When it comes to school and a calibrated curriculum, the
logic runs yet deeper. My school began with mixed grades—1st-2nd/3rd-4th,
5th-6th. It had a few advantages, but it was difficult to
teach a sequenced curriculum and when push came to shove, the pecking order of
Nature’s law prevailed and mostly kids hung out with their same age. In music
class, there were many activities that worked just fine with mixed ages— folk
dances, singing, anything involving creative exploration. But to introduce
recorder in a mixed- 3rd-4th and yet again the next year
made no sense. I think all the teachers ended up being happier to focus on one
grade at a time and the kids as well.
However, we did much in mixed groups— the daily singing
time, the end of the year camping trip, a few years where we tried out school
families across the grades. And I believe because we began with that flexible
grouping, the school culture was less obsessed with identifiying solely with
one's peers and kids crossed ages at recess and in day care in what felt like—and
still feels like— a healthy way.
All this comes to mind because I just had a week of mixed
music classes with elementary and preschoolers— 5th grade with
5-year olds, 4th grade with 4-year olds, 1st grade with
3-year olds— and it was simply wonderful. Just sitting in a circle with a young
one in-between each of the older ones was sheer delight and as they
partnered-up, the pleasure increased. In some activities, the older one was
guiding, in some the younger was teaching the game they knew, in some both were
learning something new at the same time. The usual behavorial routines in each
group were broken up and everyone was more attentive than ever.

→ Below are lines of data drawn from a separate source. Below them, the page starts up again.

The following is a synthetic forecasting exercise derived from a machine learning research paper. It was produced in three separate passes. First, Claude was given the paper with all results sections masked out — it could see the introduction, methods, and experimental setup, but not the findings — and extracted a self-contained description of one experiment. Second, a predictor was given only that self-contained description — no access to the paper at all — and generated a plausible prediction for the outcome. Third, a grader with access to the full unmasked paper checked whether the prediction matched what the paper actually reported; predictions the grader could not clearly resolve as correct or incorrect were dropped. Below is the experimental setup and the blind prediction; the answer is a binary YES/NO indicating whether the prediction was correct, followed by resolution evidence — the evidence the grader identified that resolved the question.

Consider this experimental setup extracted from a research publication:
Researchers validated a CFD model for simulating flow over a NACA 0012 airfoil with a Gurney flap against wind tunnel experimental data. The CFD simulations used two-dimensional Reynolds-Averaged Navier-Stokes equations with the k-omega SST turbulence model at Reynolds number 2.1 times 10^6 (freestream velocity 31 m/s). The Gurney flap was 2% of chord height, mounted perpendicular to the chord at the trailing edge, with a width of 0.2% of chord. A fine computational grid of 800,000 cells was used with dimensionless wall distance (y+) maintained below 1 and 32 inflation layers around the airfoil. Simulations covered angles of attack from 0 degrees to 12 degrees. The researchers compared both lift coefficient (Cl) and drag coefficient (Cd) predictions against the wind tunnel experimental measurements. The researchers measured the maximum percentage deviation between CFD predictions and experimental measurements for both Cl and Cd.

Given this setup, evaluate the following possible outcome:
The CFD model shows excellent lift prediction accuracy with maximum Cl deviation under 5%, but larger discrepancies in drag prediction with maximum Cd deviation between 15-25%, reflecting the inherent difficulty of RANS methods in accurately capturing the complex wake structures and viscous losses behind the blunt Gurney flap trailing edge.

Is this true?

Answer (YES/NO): YES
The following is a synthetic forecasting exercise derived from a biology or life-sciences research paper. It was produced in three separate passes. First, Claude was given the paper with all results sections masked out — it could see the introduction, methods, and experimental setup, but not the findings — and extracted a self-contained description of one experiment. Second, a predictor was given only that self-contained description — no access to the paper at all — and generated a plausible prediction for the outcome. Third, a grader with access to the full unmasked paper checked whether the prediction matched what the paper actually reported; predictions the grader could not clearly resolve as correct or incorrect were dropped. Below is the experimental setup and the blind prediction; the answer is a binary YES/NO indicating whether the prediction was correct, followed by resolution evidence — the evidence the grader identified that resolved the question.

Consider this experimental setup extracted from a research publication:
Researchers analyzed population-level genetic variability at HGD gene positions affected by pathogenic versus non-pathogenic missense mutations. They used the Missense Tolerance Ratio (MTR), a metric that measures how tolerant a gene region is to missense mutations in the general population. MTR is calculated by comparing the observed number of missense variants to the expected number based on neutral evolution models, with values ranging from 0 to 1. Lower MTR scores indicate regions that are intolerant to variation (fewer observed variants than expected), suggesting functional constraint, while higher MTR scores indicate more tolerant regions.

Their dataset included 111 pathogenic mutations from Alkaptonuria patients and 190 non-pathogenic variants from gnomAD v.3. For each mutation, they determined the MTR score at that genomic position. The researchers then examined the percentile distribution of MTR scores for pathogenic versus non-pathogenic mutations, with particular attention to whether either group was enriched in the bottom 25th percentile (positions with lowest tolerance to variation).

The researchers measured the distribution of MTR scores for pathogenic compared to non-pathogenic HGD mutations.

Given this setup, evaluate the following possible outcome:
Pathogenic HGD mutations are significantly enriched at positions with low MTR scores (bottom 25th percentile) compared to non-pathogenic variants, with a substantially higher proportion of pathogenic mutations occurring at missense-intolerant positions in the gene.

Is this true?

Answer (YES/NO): YES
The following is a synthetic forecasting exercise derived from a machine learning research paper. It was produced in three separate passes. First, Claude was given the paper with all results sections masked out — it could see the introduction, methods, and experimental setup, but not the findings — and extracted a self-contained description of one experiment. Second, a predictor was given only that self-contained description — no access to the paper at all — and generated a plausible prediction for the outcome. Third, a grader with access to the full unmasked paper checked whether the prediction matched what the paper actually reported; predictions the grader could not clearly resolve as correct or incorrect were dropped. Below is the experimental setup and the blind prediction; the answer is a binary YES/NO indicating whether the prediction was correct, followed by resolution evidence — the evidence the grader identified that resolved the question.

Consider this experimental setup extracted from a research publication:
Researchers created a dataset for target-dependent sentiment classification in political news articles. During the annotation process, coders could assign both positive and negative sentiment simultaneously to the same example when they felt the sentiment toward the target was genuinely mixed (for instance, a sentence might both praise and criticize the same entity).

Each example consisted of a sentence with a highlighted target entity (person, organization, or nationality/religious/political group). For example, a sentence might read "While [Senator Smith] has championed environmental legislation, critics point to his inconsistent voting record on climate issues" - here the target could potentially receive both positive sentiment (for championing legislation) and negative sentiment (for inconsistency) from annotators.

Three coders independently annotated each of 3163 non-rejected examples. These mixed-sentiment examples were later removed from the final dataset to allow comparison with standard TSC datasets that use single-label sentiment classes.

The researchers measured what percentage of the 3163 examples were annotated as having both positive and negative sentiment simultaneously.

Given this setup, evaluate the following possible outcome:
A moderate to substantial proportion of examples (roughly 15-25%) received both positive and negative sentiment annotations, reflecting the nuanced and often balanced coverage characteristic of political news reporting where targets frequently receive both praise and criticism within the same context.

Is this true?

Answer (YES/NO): NO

So a reminder to enjoy the clarity of the one-grade-per-age
school structure while taking care to habitually mix it up. The Japanese screen
door model over the firm concrete walls. And bring the grandparents in more
often and go the Old Age homes more often. The healthy human community is a
snapshot of all our different ages and stages co-inhabiting the same sacred
ground, giving a live human model of what lies ahead, a live human reminder of
what we’ve left behind and each age contributing from their particular stage of
genius.
And on top of that, it’s a lot of fun.